Nuanced thinking is hard.

It means actually thinking.

It means listening to ideas other than your own with an open mind. It means entertaining the idea that you might be wrong.

That’s often enough to convince others you’re playing for the other team, even though you’re just out scouting their moves.

The threat of understanding

It’s long been accepted that the best way to counter someone’s ideas is to first understand them.

Therein lies the threat. By vilifying even the attempt to understand, stakeholders reinforce their position. It’s what they believe. It’s right. In fact, it’s so right there’s no need to consider any different.

By eliminating the acceptability of even understanding an opposing position, they’re protecting their own.

A strong position isn’t afraid of disagreement. It should be willing to take on all comers. Rejecting even the attempt shows that deep down there’s little faith in the possible outcome.

It’s a sign of weakness.

Are there any absolutes?

Of course there are absolutes. For example, white supremacy is wrong, full stop.

And yet there are those who disagree. Understanding why and how they disagree, how they came to believe so, is critical to reducing its apparent resurgence, if not stopping it completely. It’s critical to making sure the steps taken are the right ones. It’s critical to changing hearts and minds, even a little.

It’s critical to not making the problem worse.

You don’t have to agree. You don’t have to approve. You don’t have to tolerate. You don’t have to “live and let live”.

But you must understand if you expect to make a positive difference.

And that’s true even if the disagreement is over what you and I would consider facts, rather than opinions.

Frustrated are the peacemakers

This brings us back to the cursed. Those able to hold an opinion while understanding its counter-argument.

Cursed folks like me, and maybe you.

Keep the faith.

Keep having your opinions.

Keep questioning your opinions.

Keep understanding the opposition.

And to the degree you can, help others to do the same.

It’s the only way you and I can pull our conversations back from the black and white thinking that seems to only be getting worse.

You’re not alone.

We need you.

4 thoughts on “Seeing Both Sides is a Curse”

  1. Thank you for putting into words how I have been feeling. I was discussing a difficult topic with my daughter in law and I really tried to listen and ask questions. She said she was so glad we could talk about it. We didn’t see the issue the same way, but we both came away feeling better for our understanding.

    I used to enjoy having discussions with my friends who see things differently. We would meet for breakfast and have great discussions. Meeting in person was/is the key. I don’t think there is any way to have a discussion on Facebook. I read some posts and they make me cringe. Then I don’t even want to engage with that person anymore if we can’t find time to sit down together. And with this pandemic it has been almost impossible to do that.
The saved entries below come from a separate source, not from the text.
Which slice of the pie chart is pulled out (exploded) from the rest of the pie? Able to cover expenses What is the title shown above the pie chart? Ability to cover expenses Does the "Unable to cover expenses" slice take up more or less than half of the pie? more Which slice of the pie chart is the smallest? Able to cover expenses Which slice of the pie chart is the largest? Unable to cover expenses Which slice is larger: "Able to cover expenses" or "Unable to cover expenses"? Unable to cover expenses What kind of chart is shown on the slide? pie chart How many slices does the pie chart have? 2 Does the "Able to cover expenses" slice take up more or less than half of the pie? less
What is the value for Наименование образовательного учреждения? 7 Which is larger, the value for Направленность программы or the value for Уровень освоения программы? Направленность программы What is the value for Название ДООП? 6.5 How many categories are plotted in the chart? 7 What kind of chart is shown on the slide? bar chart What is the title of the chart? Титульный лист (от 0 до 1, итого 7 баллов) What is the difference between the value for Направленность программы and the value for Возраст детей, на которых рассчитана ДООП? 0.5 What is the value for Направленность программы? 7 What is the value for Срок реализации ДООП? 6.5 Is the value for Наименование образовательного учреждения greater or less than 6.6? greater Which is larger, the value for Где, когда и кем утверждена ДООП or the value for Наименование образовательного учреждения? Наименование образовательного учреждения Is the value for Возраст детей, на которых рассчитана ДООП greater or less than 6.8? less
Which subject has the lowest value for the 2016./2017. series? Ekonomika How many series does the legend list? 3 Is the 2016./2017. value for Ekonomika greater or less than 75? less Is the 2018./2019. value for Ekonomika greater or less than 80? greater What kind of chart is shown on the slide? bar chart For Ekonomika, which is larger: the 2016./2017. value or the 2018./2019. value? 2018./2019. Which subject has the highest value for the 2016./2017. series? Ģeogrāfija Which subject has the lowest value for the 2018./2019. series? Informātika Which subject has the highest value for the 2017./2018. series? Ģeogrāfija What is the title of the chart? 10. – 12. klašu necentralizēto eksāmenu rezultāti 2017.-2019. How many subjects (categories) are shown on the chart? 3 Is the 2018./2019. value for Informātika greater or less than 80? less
    We can agree that white supremacy is wrong. Is it systemic? Do we really want Critical Race Theory taught in our public schools? Is it really the biggest problem that we are facing? The climate is changing. Do I have to believe in Climate Change? Why can’t there be different opinions on what to do about it? Scientists have never agreed on anything. There are theories that are put to the test. And then those test results are tested.

    There’s an old saying, “There are two things that should never be argued, only discussed. Politics and Religion.” I will keep doing my best to foster discussion and understanding.

    Thanks again.

    Reply
  2. Leo, you can see both sides because you have Dutch genes in you, the Dutch have the ability to “Polder”, come to a mutual agreement, incorporating the views of both or multiple parties. If they had not, the country would have been submerged by the sea or rivers, they needed to work together to keep the water out of the polders. A matter of life, really.